### Görev 1
Karar metninin başında, iki nokta üst üsteden sonra aynı satırda bir değer verilen alanların adlarını metindeki sırayla listeleyin.

------ Metin bölümü ------

Görüntülediğiniz mahkeme kararı kesinleşmiş bir karardır.
T.C.
İstanbul Anadolu
FİKRÎ VE SINAÎ HAKLAR HUKUK MAHKEMESİ
GEREKÇELİ KARAR
ESAS NO : 2018/54
KARAR NO : 2018/104
DAVA : Marka (Marka Hükümsüzlüğünden Kaynaklanan)
DAVA TARİHİ : 23/01/2014
KARAR TARİHİ : 27/03/2018
Mahkememizde görülmekte bulunan Marka (Marka Hükümsüzlüğünden Kaynaklanan) davasının yapılan açık yargılamasının sonunda,
GEREĞİ DÜŞÜNÜLDÜ:
Davacı vekili dava dilekçesini duruşmada tekrarla; davacı şirketin Anadolu Grubu bünyesinde yer alan şirketlerden biri olarak Türkiye’nin en köklü markaları olan —yürüttüğünü, müvekkili şirketin yapmış olduğu araştırmalarda davalının “—” ibaresini içeren çeşitli markalara sahip olmasına rağmen bu markaların 5 yılı aşkın süredir kullanılmadığından haberdar olduklarını, —markasının tanınmışlığı ve markanın zeytinyağı ve bağlantılı ürünler ile özdeşleşmiş olduğunun markanın tüketici nezdinde çok güçlü bir ayırt ediciliğe sahip olduğunun aşikar olduğunu, “—” markasının davacı şirketin yanı sıra 3.sınıfta yer alan kozmetik ve kişisel bakım ürünleri üzerinde —Sanayi A.Ş adına da tescilli bulunduğunu, ancak bu durumun uzun yıllar öncesinde yapılan bir takım anlaşmalara dayandığını, davalının ise bu anlaşmalara taraf olmayıp tescilleri sonradan devraldığını ve markaları tescil kapsamında yer alan mallar bakımından hiç kullanmadığını, bu sebeplerle davalı adına tescilli —- no.lu “—” markasının 556 sayılı KHK’nun 14.maddesi gereğince 5 yıl süre ile kullanmama sebebiyle “Çamaşır, sabun tozu ve arap sabunu” yönünden iptaline karar verilmesini talep ve dava etmiştir.

------

### Görev 2
Kayıtlarda "In the image" ifadesini içeren satırdan kayıtların sonuna kadar olan satırları, bu iki uç da dahil olmak üzere, hiçbir değişiklik yapmadan yineleyin.

------ Veri kesiti ------

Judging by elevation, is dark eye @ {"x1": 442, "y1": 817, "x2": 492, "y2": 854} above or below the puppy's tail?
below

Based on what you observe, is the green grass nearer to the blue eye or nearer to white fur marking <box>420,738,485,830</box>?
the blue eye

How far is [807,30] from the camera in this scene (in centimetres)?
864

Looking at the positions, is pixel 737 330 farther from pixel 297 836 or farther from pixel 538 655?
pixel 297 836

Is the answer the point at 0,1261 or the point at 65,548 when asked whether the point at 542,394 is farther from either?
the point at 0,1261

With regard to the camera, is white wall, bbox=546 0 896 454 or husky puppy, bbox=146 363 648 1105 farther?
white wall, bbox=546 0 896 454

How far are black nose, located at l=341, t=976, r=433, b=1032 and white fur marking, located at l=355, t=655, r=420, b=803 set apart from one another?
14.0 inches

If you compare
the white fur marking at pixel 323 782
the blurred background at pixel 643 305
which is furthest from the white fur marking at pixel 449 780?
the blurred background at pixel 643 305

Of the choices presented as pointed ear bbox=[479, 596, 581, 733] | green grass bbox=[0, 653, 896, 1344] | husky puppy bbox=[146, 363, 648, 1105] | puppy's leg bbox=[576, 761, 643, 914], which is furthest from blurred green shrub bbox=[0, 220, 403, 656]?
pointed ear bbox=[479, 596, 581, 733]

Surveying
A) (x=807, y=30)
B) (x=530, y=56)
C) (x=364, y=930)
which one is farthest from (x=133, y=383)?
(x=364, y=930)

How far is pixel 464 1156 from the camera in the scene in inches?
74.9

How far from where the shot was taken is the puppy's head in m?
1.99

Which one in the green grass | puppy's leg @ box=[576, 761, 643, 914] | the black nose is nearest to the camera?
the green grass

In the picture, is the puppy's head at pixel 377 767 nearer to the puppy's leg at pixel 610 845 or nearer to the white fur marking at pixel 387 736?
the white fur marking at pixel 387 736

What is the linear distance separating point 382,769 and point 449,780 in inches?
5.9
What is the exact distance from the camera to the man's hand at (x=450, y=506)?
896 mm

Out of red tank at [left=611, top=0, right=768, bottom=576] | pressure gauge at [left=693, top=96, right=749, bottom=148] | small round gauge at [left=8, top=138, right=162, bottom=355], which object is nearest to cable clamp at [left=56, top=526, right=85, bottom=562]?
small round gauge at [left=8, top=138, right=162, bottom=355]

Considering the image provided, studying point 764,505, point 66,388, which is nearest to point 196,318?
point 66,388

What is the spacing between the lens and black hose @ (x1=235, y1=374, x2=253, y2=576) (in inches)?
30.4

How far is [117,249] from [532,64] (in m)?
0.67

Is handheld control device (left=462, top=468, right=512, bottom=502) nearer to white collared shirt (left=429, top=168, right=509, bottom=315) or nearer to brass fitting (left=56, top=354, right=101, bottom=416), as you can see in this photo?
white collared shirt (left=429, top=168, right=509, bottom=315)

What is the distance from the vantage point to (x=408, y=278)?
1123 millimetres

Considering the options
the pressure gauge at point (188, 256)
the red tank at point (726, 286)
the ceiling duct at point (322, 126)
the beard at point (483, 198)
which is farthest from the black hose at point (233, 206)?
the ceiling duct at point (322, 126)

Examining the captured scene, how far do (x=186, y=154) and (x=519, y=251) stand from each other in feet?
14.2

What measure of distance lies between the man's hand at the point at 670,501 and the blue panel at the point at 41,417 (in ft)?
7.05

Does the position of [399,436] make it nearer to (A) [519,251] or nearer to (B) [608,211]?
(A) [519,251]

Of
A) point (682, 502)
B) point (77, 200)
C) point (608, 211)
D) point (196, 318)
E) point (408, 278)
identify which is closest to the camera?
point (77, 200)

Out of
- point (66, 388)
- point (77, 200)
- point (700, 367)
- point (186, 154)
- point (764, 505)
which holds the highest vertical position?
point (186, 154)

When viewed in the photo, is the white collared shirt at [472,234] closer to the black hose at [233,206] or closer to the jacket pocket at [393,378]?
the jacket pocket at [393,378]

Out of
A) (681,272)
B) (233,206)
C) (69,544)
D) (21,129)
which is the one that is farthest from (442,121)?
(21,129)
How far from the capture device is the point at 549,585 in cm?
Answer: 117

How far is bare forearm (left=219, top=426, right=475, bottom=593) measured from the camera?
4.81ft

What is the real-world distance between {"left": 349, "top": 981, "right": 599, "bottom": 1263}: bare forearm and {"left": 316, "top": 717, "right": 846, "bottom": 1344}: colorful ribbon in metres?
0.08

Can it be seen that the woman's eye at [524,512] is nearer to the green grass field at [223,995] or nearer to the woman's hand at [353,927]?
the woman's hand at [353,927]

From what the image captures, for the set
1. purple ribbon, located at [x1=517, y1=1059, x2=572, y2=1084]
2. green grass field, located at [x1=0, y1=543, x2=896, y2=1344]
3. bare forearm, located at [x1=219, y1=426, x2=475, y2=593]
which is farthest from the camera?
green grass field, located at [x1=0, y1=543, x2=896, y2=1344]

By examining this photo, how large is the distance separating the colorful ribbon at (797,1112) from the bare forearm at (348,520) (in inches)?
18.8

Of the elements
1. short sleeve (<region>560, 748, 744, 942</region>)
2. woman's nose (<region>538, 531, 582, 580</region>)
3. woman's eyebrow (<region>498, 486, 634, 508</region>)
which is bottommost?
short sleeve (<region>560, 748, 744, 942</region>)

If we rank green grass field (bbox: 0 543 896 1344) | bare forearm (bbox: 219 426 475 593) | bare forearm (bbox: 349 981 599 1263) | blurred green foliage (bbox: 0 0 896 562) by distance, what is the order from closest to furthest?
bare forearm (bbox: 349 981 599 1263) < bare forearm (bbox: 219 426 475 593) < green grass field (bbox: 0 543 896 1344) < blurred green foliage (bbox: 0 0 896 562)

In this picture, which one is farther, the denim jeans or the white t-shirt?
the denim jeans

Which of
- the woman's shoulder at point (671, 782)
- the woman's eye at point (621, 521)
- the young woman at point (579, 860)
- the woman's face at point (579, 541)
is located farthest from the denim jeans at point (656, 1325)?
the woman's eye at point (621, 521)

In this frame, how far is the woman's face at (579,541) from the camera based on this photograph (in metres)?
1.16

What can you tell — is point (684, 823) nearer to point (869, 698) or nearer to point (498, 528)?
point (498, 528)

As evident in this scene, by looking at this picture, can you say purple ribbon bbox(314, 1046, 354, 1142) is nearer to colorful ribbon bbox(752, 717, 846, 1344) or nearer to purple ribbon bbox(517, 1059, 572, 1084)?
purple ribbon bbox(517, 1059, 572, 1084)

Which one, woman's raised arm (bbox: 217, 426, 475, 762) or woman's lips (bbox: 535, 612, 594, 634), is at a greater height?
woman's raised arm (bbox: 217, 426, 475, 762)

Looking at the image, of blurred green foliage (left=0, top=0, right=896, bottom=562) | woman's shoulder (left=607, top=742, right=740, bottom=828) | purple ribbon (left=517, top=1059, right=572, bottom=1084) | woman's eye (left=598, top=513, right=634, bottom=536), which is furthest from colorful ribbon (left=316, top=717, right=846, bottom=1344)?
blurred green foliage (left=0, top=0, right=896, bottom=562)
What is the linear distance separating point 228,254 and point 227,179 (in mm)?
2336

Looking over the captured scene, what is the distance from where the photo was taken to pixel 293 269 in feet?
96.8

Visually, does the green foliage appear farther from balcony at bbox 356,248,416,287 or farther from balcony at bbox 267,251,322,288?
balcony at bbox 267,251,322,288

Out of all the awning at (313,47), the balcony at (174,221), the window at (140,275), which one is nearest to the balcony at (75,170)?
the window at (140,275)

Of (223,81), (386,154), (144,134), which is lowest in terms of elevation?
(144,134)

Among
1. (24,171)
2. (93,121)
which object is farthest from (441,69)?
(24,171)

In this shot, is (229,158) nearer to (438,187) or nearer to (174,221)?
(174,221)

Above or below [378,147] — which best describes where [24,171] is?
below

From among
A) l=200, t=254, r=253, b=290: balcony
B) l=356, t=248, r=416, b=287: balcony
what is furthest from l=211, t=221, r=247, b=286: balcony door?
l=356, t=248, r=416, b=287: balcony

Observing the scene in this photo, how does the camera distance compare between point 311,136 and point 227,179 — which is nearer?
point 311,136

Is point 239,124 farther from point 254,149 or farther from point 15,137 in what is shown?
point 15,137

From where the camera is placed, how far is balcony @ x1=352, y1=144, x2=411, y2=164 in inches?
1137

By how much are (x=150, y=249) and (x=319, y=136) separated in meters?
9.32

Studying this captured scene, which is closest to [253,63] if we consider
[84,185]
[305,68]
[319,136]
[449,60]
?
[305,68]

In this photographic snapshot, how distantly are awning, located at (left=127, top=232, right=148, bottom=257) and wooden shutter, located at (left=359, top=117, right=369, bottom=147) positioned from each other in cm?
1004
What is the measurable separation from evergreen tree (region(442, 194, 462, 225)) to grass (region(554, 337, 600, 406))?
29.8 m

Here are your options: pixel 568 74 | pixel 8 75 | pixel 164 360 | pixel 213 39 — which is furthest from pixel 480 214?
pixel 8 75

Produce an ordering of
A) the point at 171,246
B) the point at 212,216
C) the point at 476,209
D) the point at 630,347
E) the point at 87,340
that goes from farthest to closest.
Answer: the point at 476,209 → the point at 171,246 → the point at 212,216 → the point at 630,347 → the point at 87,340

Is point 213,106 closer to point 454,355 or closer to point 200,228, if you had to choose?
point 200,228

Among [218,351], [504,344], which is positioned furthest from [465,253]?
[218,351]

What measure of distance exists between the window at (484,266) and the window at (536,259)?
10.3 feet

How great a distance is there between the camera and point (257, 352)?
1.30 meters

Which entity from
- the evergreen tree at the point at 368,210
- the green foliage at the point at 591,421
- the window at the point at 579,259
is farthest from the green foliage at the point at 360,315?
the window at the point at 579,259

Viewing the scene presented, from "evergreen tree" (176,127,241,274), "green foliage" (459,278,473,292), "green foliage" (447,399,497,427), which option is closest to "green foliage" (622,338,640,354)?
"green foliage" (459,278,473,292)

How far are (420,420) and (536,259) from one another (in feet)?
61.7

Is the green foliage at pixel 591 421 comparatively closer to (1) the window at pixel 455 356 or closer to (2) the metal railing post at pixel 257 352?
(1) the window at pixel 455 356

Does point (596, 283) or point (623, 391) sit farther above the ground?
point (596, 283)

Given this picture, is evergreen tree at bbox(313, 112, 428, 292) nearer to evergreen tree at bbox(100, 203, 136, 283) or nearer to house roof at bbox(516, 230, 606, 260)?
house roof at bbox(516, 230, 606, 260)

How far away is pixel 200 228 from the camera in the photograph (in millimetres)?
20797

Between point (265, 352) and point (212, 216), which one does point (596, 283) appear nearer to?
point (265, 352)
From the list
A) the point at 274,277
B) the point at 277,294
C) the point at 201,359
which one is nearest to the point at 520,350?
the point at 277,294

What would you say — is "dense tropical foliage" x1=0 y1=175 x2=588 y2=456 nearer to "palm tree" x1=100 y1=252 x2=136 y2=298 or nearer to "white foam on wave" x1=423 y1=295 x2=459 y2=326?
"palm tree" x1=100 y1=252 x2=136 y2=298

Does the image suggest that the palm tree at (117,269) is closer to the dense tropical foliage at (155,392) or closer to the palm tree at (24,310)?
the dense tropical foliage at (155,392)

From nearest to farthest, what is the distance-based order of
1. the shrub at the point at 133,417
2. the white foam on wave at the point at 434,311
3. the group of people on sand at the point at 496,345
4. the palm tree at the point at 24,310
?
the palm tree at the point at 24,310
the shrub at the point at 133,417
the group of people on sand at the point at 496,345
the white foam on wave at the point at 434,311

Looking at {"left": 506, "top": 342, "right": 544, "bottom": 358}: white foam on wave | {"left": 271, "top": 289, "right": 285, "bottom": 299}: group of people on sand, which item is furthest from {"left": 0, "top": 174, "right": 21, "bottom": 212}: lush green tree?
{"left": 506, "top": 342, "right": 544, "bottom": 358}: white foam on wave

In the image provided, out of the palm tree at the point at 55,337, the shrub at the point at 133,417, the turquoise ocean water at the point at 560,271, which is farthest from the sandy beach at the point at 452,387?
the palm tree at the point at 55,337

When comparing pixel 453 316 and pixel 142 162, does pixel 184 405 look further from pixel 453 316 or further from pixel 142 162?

------

### Doğru çıktı 1
ESAS NO
KARAR NO
DAVA
DAVA TARİHİ
KARAR TARİHİ

### Doğru çıktı 2
In the image provided, out of the palm tree at the point at 55,337, the shrub at the point at 133,417, the turquoise ocean water at the point at 560,271, which is farthest from the sandy beach at the point at 452,387?
the palm tree at the point at 55,337

When comparing pixel 453 316 and pixel 142 162, does pixel 184 405 look further from pixel 453 316 or further from pixel 142 162?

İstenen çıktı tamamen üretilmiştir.